**** Exercise inputs ****

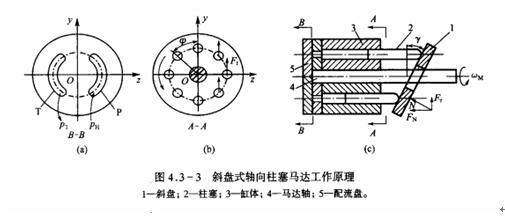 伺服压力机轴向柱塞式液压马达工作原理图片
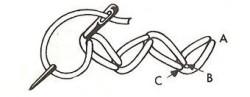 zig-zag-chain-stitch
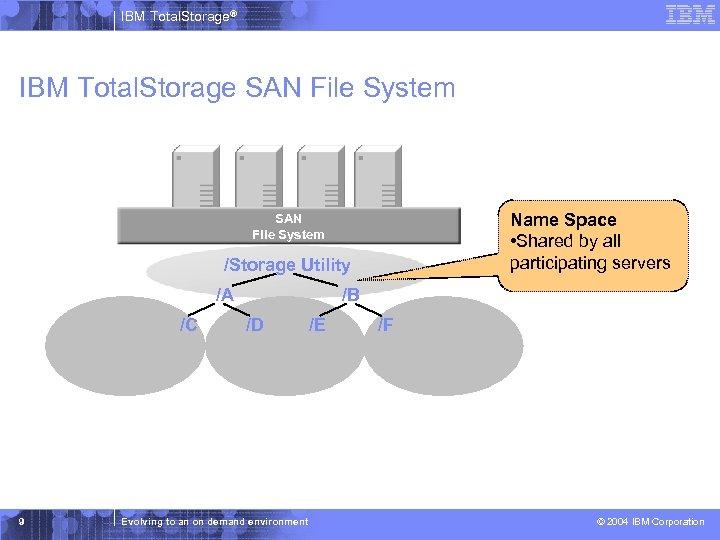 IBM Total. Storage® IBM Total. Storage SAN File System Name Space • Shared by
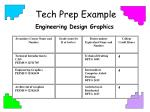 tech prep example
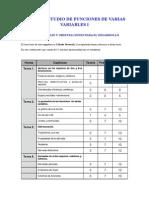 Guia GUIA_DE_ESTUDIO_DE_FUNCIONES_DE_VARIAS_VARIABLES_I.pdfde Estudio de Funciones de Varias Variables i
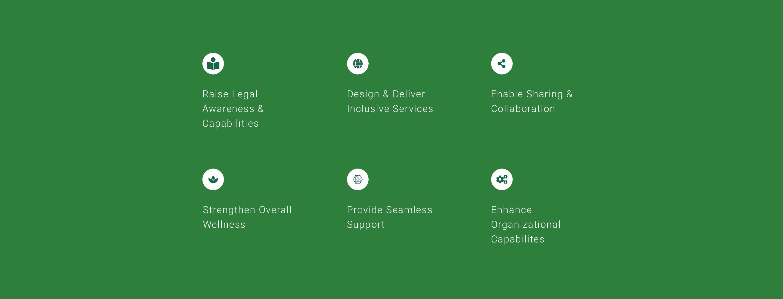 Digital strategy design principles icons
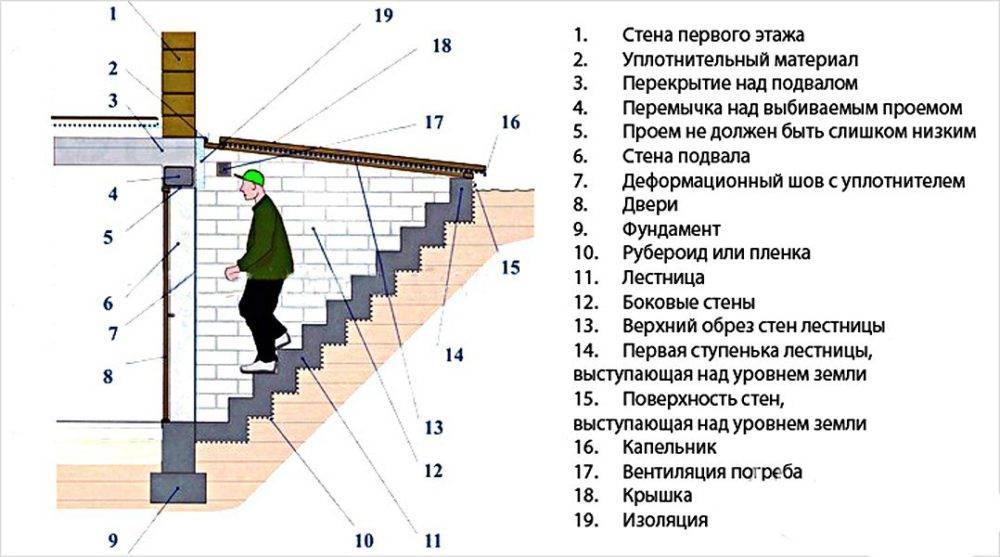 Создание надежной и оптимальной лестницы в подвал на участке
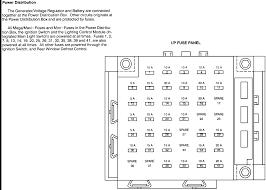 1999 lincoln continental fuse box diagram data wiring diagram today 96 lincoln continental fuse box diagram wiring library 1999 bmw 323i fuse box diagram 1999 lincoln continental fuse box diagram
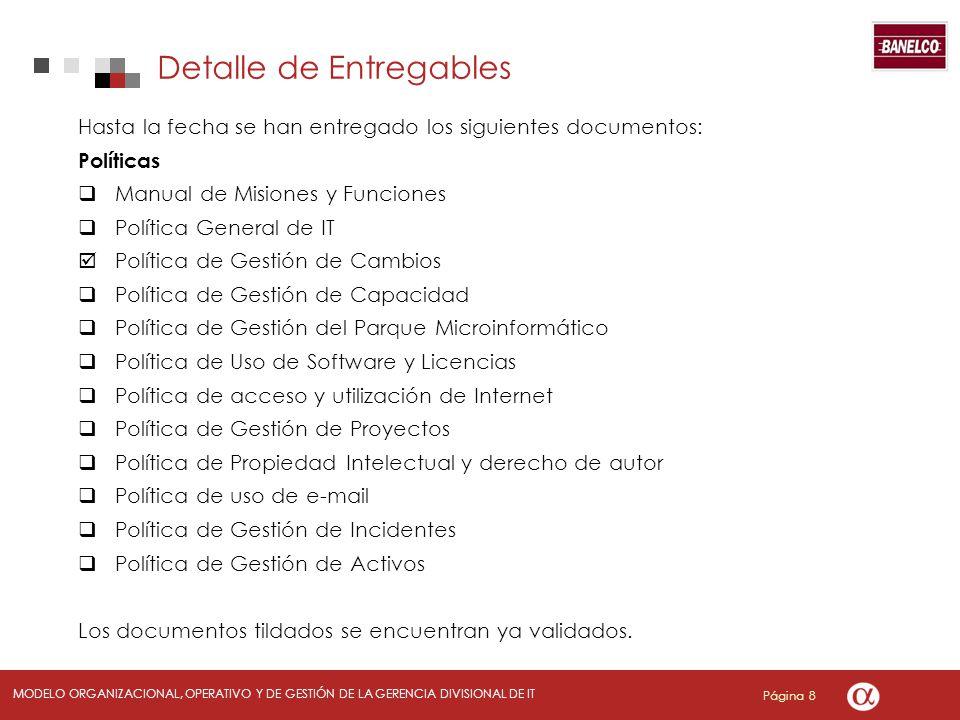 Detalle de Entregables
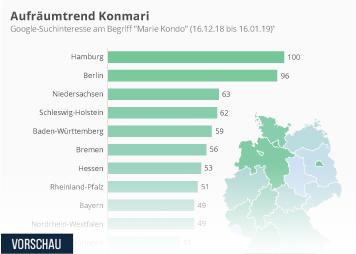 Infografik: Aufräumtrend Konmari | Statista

****
**** Exercise inputs ****

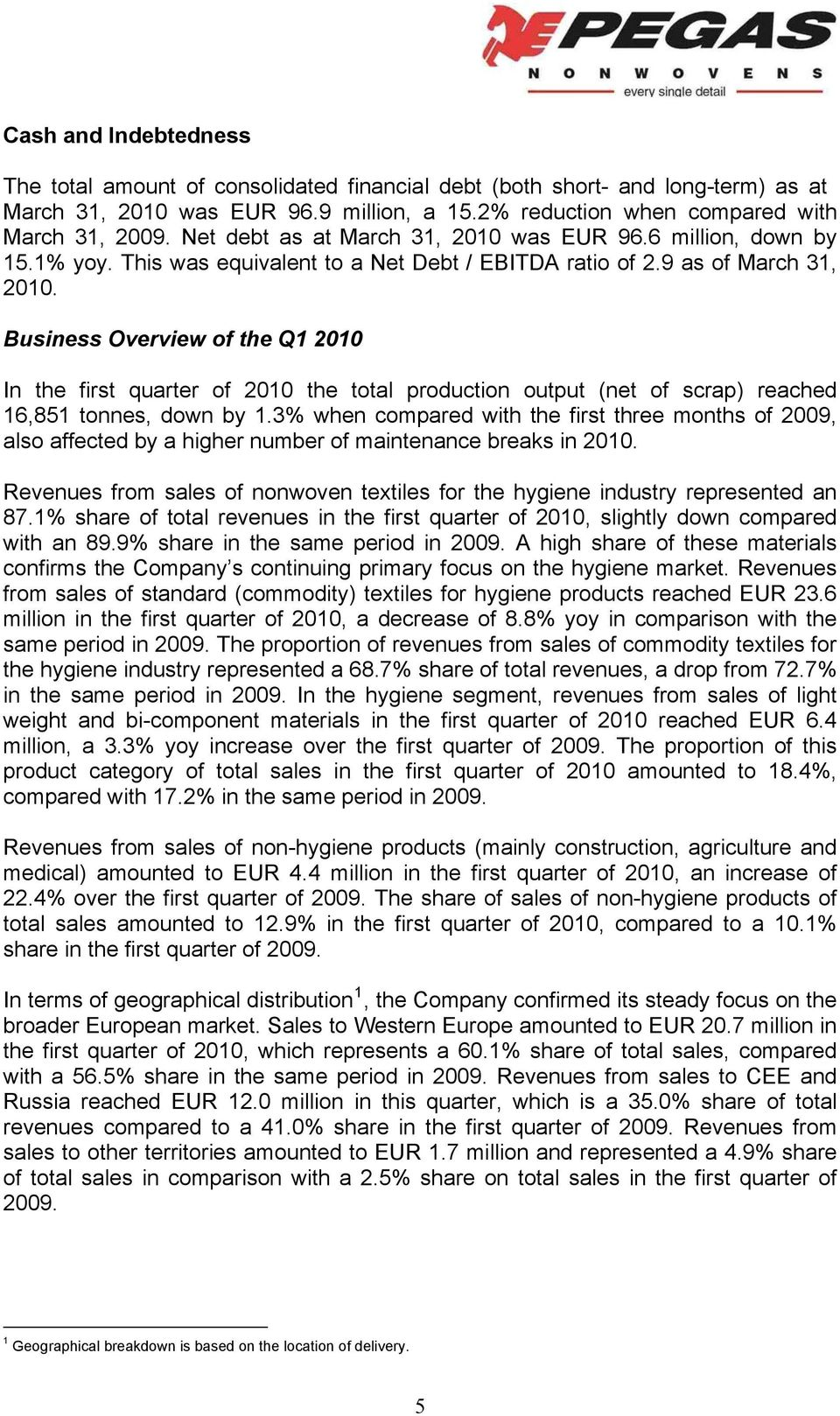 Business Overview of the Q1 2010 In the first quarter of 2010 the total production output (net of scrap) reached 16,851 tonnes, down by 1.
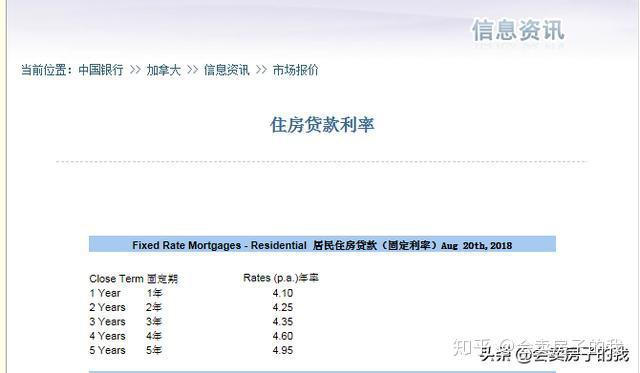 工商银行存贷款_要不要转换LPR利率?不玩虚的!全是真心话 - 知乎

****
**** Exercise inputs ****

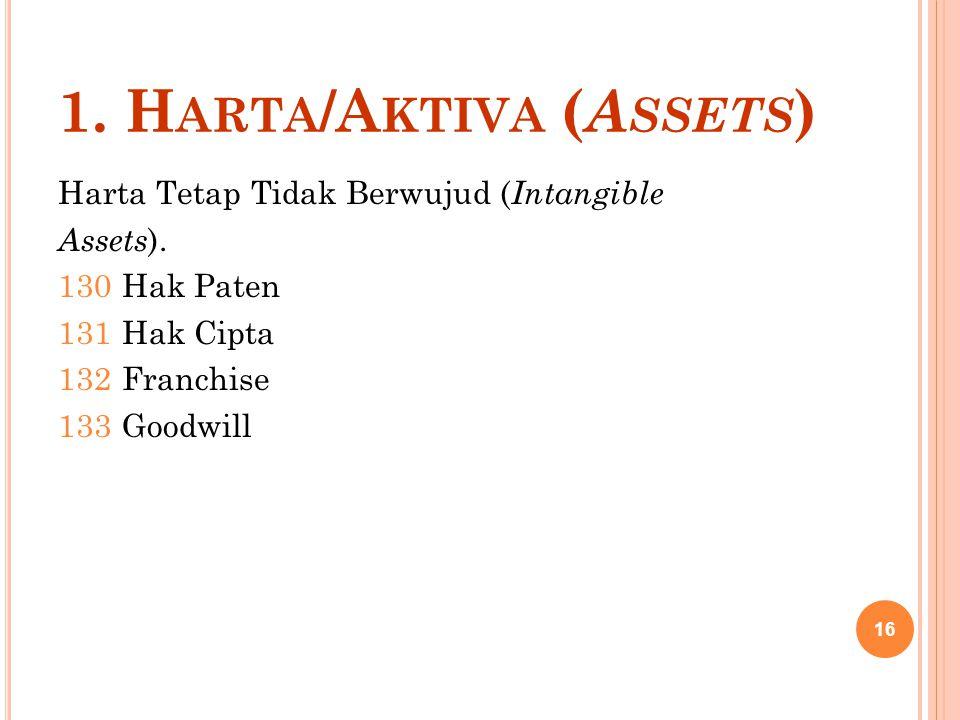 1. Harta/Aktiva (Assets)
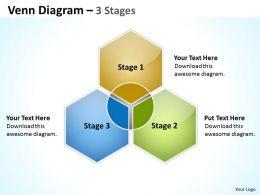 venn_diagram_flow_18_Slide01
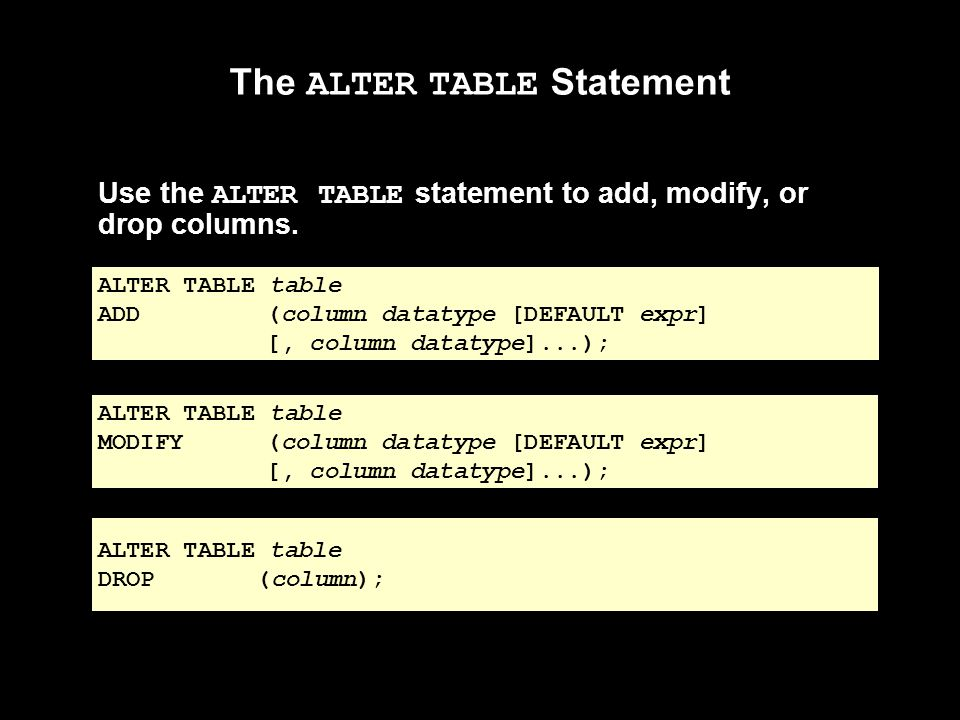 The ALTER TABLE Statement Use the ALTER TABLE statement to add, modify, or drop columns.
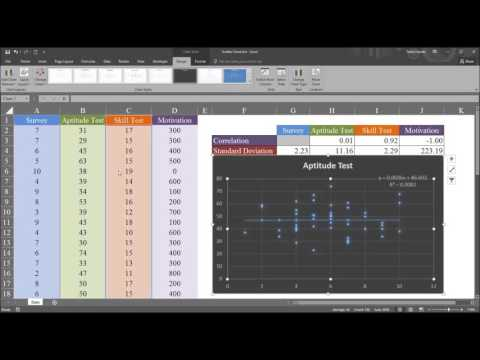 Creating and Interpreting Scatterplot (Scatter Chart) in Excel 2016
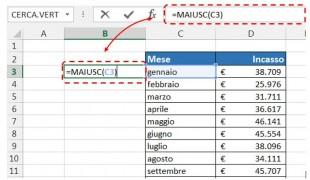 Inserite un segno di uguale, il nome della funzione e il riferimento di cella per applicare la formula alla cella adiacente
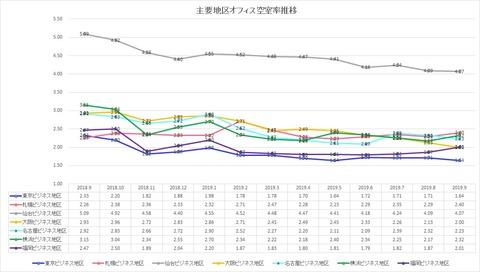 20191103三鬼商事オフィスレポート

****

# Task:
Word for word, restate the lines above from the one with "tech prep example" through the one with "Infografik: Aufräumtrend Konmari | Statista", keeping both ends and dropping the pictures.

# Output below:
 tech prep example
 Guia GUIA_DE_ESTUDIO_DE_FUNCIONES_DE_VARIAS_VARIABLES_I.pdfde Estudio de Funciones de Varias Variables i
 Digital strategy design principles icons
 Создание надежной и оптимальной лестницы в подвал на участке
 1999 lincoln continental fuse box diagram data wiring diagram today 96 lincoln continental fuse box diagram wiring library 1999 bmw 323i fuse box diagram 1999 lincoln continental fuse box diagram
 Detalle de Entregables
 Infografik: Aufräumtrend Konmari | Statista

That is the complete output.